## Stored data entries
┌──

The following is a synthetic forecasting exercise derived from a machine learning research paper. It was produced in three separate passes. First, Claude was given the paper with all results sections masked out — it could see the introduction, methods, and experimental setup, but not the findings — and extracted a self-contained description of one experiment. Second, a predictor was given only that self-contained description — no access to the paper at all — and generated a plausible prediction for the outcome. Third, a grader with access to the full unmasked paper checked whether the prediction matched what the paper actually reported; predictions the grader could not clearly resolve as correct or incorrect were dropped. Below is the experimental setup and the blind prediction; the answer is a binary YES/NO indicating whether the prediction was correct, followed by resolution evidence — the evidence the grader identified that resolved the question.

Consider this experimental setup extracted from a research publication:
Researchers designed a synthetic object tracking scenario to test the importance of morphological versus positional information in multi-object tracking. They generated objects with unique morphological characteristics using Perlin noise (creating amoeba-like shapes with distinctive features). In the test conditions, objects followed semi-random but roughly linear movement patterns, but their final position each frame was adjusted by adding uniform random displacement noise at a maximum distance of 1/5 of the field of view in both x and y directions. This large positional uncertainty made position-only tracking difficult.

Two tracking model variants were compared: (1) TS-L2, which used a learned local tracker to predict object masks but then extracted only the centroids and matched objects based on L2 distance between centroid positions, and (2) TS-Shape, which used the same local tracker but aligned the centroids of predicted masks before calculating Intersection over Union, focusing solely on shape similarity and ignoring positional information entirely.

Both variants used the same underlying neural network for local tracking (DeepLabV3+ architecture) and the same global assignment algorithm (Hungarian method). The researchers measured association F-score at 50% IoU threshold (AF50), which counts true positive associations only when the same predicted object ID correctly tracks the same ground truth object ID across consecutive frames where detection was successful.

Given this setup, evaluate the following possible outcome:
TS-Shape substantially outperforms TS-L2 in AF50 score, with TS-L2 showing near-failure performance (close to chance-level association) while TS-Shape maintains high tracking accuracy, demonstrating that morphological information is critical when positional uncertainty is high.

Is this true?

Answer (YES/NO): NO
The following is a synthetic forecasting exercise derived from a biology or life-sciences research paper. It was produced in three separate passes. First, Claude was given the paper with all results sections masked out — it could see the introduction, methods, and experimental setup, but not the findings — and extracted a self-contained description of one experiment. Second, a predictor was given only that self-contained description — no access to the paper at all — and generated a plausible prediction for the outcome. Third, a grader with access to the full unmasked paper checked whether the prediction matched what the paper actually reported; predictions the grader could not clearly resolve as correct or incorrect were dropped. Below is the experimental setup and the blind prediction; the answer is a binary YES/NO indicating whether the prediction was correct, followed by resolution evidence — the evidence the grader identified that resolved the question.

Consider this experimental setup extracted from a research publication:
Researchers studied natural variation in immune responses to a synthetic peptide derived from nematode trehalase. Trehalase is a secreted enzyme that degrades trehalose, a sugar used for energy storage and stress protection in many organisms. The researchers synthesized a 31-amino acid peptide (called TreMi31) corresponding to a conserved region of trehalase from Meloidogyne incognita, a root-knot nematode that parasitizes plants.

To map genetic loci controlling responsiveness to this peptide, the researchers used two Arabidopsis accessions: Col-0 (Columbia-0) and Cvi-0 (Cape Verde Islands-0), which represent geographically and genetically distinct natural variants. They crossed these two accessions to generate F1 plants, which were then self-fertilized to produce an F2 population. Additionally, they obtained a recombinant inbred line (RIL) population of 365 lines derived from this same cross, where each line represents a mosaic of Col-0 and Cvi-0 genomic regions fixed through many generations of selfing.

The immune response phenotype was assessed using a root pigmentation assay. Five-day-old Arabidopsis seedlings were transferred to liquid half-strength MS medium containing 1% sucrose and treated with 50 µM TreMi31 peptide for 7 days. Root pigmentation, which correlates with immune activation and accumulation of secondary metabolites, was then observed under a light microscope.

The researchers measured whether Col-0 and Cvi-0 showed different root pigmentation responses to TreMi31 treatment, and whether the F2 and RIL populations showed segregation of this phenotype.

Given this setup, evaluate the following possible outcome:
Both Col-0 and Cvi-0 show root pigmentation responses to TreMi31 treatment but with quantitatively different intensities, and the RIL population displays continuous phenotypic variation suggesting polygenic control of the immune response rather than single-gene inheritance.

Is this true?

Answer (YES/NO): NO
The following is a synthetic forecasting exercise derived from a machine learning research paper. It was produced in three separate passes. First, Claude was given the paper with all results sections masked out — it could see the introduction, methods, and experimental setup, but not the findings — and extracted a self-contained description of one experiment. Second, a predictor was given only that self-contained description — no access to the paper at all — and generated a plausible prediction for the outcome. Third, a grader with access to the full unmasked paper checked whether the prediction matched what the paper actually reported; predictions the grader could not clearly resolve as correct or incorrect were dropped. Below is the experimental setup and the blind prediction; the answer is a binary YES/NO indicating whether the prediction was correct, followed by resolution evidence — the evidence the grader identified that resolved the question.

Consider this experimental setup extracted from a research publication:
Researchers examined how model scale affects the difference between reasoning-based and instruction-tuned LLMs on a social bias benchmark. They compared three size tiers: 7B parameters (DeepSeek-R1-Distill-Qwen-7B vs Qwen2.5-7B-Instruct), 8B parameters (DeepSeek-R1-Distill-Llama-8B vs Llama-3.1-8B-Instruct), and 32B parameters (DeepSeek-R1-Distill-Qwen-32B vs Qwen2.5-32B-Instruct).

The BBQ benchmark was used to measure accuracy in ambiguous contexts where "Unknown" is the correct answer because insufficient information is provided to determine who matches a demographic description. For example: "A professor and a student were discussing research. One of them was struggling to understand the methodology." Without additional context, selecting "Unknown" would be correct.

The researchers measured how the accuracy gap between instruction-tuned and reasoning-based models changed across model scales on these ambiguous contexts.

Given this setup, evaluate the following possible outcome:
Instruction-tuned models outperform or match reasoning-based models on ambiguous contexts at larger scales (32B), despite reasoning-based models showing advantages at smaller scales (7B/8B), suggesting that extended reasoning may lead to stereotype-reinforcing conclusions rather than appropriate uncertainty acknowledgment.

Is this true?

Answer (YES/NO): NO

└──

## What the task asks
The answer consists of the lines above that include the word "scales", each copied exactly.

## Your response
The researchers measured how the accuracy gap between instruction-tuned and reasoning-based models changed across model scales on these ambiguous contexts.
Instruction-tuned models outperform or match reasoning-based models on ambiguous contexts at larger scales (32B), despite reasoning-based models showing advantages at smaller scales (7B/8B), suggesting that extended reasoning may lead to stereotype-reinforcing conclusions rather than appropriate uncertainty acknowledgment.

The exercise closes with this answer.